> [WHAT THIS TASK INVOLVES]: Copy every line of the records below word for word, leaving nothing out and changing nothing.

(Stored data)
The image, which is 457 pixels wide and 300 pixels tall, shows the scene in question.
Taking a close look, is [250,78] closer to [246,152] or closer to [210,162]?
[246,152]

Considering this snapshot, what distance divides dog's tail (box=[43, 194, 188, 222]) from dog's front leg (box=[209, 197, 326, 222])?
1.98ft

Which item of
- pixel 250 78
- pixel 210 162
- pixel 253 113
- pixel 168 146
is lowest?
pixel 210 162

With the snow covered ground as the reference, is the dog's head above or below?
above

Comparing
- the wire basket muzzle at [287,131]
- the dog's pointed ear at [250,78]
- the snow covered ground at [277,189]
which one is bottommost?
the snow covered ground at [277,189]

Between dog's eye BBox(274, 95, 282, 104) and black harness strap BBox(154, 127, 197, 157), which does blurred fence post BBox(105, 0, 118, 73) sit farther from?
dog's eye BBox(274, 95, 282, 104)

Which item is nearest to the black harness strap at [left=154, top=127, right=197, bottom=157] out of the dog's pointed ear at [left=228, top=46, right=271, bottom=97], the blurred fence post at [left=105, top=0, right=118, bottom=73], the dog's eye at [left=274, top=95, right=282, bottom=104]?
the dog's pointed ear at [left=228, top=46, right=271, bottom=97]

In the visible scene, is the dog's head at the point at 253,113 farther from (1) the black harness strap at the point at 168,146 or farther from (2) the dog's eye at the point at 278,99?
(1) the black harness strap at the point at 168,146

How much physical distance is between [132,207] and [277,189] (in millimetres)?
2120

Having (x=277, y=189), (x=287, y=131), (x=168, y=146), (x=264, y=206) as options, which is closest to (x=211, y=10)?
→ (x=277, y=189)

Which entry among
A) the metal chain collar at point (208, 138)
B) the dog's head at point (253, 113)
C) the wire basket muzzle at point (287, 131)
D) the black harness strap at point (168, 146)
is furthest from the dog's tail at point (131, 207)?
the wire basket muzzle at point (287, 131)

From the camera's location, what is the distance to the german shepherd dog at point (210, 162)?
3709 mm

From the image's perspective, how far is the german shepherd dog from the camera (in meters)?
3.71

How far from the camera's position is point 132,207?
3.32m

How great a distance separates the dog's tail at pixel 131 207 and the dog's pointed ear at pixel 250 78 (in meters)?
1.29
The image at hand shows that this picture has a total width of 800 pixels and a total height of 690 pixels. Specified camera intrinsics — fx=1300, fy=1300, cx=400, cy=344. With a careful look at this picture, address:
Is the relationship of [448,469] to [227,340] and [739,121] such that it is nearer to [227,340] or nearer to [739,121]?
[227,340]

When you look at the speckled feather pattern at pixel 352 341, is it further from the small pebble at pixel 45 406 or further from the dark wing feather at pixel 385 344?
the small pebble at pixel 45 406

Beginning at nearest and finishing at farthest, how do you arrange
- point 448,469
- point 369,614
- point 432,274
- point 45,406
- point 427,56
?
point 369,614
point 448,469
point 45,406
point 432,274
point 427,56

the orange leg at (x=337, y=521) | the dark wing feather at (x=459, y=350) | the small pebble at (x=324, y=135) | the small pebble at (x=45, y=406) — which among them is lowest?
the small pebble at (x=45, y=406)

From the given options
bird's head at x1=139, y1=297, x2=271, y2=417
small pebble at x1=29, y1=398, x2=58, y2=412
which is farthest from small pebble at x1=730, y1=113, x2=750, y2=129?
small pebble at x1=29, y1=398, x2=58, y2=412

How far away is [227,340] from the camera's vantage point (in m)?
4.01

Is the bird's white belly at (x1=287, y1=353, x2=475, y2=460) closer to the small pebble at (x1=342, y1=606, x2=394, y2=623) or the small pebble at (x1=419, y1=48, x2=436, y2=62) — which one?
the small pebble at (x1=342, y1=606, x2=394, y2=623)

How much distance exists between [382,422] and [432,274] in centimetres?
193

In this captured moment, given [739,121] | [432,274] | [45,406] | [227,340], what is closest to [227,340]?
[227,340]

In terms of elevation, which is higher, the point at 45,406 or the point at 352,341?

> [WRITTEN ANSWER]:
The image, which is 457 pixels wide and 300 pixels tall, shows the scene in question.
Taking a close look, is [250,78] closer to [246,152] or closer to [210,162]?
[246,152]

Considering this snapshot, what distance divides dog's tail (box=[43, 194, 188, 222]) from dog's front leg (box=[209, 197, 326, 222])?
1.98ft

Which item of
- pixel 250 78
- pixel 210 162
- pixel 253 113
- pixel 168 146
is lowest?
pixel 210 162

With the snow covered ground as the reference, is the dog's head above or below?
above

Comparing
- the wire basket muzzle at [287,131]
- the dog's pointed ear at [250,78]
- the snow covered ground at [277,189]
which one is bottommost?
the snow covered ground at [277,189]

Between dog's eye BBox(274, 95, 282, 104) and black harness strap BBox(154, 127, 197, 157), which does blurred fence post BBox(105, 0, 118, 73) sit farther from?
dog's eye BBox(274, 95, 282, 104)

Which item is nearest to the black harness strap at [left=154, top=127, right=197, bottom=157] out of the dog's pointed ear at [left=228, top=46, right=271, bottom=97], the blurred fence post at [left=105, top=0, right=118, bottom=73], the dog's eye at [left=274, top=95, right=282, bottom=104]?
the dog's pointed ear at [left=228, top=46, right=271, bottom=97]

In the visible scene, is the dog's head at the point at 253,113 farther from (1) the black harness strap at the point at 168,146 or farther from (2) the dog's eye at the point at 278,99?
(1) the black harness strap at the point at 168,146

How much physical distance is between [132,207] and [277,189] (in millimetres)?
2120

Having (x=277, y=189), (x=287, y=131), (x=168, y=146), (x=264, y=206) as options, which is closest to (x=211, y=10)?
→ (x=277, y=189)

Which entry among
A) the metal chain collar at point (208, 138)
B) the dog's head at point (253, 113)
C) the wire basket muzzle at point (287, 131)
D) the black harness strap at point (168, 146)
is furthest from the dog's tail at point (131, 207)?
the wire basket muzzle at point (287, 131)

From the camera's location, what is the distance to the german shepherd dog at point (210, 162)?
3709 mm

From the image's perspective, how far is the german shepherd dog from the camera (in meters)?
3.71

How far from the camera's position is point 132,207?
3.32m

How great a distance separates the dog's tail at pixel 131 207 and the dog's pointed ear at pixel 250 78 (in meters)?
1.29
The image at hand shows that this picture has a total width of 800 pixels and a total height of 690 pixels. Specified camera intrinsics — fx=1300, fy=1300, cx=400, cy=344. With a careful look at this picture, address:
Is the relationship of [448,469] to [227,340] and [739,121] such that it is nearer to [227,340] or nearer to [739,121]?
[227,340]

When you look at the speckled feather pattern at pixel 352 341, is it further from the small pebble at pixel 45 406 or further from the dark wing feather at pixel 385 344?
the small pebble at pixel 45 406

Beginning at nearest and finishing at farthest, how do you arrange
- point 448,469
- point 369,614
- point 432,274
- point 45,406
- point 427,56
?
point 369,614
point 448,469
point 45,406
point 432,274
point 427,56

the orange leg at (x=337, y=521) | the dark wing feather at (x=459, y=350) | the small pebble at (x=324, y=135) | the small pebble at (x=45, y=406) — which among them is lowest?
the small pebble at (x=45, y=406)

From the given options
bird's head at x1=139, y1=297, x2=271, y2=417
small pebble at x1=29, y1=398, x2=58, y2=412
which is farthest from small pebble at x1=730, y1=113, x2=750, y2=129?
small pebble at x1=29, y1=398, x2=58, y2=412

How far away is [227,340] from the camera's vantage point (in m)?
4.01

Is the bird's white belly at (x1=287, y1=353, x2=475, y2=460) closer to the small pebble at (x1=342, y1=606, x2=394, y2=623) or the small pebble at (x1=419, y1=48, x2=436, y2=62) — which one?
the small pebble at (x1=342, y1=606, x2=394, y2=623)

How much distance exists between [382,422] and [432,274] in centimetres?
193

In this captured moment, given [739,121] | [432,274] | [45,406] | [227,340], what is closest to [227,340]?
[227,340]

In terms of elevation, which is higher, the point at 45,406 or the point at 352,341?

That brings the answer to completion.